Back to School

I hate this time of year. It’s not that it’s the end of the summer holidays (we have had neither a summer nor a holiday this year). Rather, the return to school heralds another spike in infectious illness. R only has a cold but this has meant 5 ambulances in the last week alone. Unfortunately, August is also the month when the new junior doctors join the NHS*.

You can understand my frustration: I have spent 6 months (since the last rotation) training up the doctors on R’s behalf only to be presented once again with new ones. I may lack a medical degree but I have put in more hours in hospital wards, clinics and emergency departments than any of these fresh-faced neophytes. And while my expertise begins and ends with R, expert I surely am. My efforts have not gone unnoticed. On a recent admission, the examining doctor told me, amused, that she had been advised to “just do whatever mum tells you to do”.

To be fair, since the children’s hospital went “paperless”, things have improved. The junior doctors can access R’s recent discharge letters – and google Rett syndrome – before examining her. The best of these junior doctors realise that, even armed with the Wikipedia page on Rett, there is no shame in asking for more detail – generalisations can easily become unhelpful stereotypes. Too many of the young doctors that we saw in the past attempted to bluff their way through. (Paramedics, in my experience, never bluff and always ask for an explanation. Moreover, when we meet the same team again, as has happened more than once, they remember.)

If it were just the junior doctors who rotated, it wouldn’t be so bad but we are also faced with a raft of new GP registrars, who have never met R and don’t appreciate how complicated she is. Quite a number of these have no paediatric experience and, worse, have forgotten rule number 1 of paediatrics – listen to mother.

I found one new registrar particularly frustrating this weekend. We were not communicating well. When I asked “Have you spoken with the on-call neurologist about giving R medication for the cluster?” he was apparently unaware that the correct answer to this question is: “Yes” and the only acceptable alternative is “No, but I’ll get in touch directly”. Instead he replied “No. That’s not necessary at this point. I’ll monitor R for another four hours to establish whether she is really having a cluster of seizures”. (Four hours later, she was admitted following further seizures – in other words, she was having a cluster).

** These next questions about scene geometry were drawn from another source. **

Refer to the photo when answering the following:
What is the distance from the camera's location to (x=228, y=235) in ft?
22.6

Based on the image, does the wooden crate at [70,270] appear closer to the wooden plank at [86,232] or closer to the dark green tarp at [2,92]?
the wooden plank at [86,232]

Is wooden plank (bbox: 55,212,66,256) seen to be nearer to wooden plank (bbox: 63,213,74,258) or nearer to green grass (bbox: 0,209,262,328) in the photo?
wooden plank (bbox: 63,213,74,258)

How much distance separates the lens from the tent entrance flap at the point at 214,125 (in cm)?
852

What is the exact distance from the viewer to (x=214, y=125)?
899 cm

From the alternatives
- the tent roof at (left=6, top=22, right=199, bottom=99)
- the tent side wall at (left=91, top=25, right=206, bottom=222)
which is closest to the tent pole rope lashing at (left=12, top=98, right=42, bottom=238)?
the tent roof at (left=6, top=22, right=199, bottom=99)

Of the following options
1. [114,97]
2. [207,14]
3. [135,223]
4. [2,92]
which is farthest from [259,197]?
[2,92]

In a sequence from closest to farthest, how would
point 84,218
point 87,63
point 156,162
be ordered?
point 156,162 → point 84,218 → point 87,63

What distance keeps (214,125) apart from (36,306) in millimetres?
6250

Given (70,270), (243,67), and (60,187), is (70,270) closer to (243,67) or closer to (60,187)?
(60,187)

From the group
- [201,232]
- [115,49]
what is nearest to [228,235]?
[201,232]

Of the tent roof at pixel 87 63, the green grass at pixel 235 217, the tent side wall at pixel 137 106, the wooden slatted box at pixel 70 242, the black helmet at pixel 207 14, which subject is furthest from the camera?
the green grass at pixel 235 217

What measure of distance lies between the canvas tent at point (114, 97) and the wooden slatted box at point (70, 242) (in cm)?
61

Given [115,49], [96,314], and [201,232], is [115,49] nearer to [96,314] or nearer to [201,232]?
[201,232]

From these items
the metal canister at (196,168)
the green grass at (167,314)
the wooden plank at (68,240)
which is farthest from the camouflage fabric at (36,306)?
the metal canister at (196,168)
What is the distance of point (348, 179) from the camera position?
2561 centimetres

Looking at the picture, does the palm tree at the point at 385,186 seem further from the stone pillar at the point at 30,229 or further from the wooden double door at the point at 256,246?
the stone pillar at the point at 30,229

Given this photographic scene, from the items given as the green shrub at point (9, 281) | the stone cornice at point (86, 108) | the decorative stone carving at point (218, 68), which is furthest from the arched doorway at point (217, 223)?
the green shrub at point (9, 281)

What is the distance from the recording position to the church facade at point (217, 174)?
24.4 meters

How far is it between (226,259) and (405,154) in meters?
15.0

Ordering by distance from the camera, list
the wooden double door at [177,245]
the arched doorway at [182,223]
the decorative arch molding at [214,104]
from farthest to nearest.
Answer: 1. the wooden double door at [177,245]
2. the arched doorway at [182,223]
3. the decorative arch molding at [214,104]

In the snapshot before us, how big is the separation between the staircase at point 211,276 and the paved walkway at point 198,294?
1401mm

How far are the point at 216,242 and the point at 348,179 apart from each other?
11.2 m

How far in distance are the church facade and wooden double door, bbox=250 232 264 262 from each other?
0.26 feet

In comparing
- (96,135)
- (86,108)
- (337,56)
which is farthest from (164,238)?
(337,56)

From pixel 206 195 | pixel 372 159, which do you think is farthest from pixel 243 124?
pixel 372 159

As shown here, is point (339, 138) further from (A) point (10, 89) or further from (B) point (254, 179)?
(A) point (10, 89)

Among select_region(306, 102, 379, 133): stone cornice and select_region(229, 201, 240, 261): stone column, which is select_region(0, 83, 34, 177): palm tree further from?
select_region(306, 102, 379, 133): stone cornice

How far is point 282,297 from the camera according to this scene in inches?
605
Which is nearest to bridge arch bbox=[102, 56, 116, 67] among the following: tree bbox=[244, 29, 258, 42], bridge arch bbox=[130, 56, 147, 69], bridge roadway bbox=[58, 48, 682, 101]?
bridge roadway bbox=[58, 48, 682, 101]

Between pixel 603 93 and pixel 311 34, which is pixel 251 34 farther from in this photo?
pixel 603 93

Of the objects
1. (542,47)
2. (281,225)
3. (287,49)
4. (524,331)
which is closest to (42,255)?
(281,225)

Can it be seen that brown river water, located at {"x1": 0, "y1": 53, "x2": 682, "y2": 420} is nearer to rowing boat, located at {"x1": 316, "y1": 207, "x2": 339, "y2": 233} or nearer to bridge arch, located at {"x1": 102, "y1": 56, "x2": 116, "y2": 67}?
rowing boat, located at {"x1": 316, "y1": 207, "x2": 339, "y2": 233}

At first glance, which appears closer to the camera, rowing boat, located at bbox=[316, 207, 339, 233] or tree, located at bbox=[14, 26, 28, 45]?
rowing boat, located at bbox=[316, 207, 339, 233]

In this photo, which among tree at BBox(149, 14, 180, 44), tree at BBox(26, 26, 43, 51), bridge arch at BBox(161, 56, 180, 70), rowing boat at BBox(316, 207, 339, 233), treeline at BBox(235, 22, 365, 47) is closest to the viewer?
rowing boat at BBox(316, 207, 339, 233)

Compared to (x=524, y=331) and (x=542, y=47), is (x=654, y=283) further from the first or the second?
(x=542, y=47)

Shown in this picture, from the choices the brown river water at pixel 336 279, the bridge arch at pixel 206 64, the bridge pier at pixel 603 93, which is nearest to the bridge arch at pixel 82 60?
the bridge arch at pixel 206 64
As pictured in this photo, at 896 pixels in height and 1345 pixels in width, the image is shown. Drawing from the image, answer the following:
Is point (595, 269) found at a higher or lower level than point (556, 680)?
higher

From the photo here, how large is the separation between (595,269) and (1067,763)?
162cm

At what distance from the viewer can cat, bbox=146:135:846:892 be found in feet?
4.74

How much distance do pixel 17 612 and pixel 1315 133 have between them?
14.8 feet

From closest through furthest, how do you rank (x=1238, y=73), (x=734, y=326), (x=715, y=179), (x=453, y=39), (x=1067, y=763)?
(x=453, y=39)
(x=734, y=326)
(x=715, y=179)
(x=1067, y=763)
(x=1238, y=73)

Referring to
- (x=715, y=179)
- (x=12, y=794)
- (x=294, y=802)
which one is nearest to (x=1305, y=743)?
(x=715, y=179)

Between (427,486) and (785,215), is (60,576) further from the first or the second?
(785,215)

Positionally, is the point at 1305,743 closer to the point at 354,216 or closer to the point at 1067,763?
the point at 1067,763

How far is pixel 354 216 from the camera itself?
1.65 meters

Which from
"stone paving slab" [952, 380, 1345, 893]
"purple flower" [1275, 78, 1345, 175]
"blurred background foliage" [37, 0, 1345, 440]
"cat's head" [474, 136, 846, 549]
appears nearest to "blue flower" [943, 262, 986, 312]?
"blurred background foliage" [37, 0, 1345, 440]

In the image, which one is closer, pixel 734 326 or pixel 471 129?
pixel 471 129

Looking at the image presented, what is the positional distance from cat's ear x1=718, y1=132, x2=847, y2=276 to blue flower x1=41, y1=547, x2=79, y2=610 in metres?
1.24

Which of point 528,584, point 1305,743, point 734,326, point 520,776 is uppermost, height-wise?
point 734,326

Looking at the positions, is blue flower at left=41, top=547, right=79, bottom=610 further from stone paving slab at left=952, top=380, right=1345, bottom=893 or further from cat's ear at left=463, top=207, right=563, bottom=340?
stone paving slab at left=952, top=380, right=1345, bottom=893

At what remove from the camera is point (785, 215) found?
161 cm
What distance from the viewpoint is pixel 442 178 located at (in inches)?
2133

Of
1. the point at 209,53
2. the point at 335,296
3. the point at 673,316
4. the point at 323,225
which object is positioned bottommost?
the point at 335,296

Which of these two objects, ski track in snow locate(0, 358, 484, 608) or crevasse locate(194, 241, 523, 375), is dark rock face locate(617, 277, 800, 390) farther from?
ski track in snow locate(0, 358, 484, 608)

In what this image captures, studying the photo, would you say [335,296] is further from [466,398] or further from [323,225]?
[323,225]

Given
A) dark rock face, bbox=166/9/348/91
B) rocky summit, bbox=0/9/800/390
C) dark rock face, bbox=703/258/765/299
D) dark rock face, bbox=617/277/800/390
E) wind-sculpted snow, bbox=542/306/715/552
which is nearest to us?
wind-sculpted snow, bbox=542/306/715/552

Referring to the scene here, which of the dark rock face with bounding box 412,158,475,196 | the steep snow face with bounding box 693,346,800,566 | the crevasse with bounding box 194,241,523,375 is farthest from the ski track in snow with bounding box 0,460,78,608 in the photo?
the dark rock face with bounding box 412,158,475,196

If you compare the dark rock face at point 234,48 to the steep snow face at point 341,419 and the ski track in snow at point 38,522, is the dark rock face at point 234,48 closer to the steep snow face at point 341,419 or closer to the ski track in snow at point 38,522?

His junior colleague, however, had caught my drift. About 15 minutes later, she returned and whispered, conspiratorially, that she had spoken with neurology. I have high hopes for this one.

 

*Even with the technology available in medical schools today, it is still the case that a lot of learning takes place on the job. I understand this and, as someone whose veins are probably visible from space, invite any first year junior doctor to practice inserting a cannula on me. I just prefer them not to practice on R. (Very few junior doctors, I find, introduce themselves as such. The clues are in code on their name badges. I googled the abbreviations after a particularly harrowing experience where an FY1 (Foundation Year 1) was so focused on inserting the cannula that he completely failed to notice that R had stopped breathing.)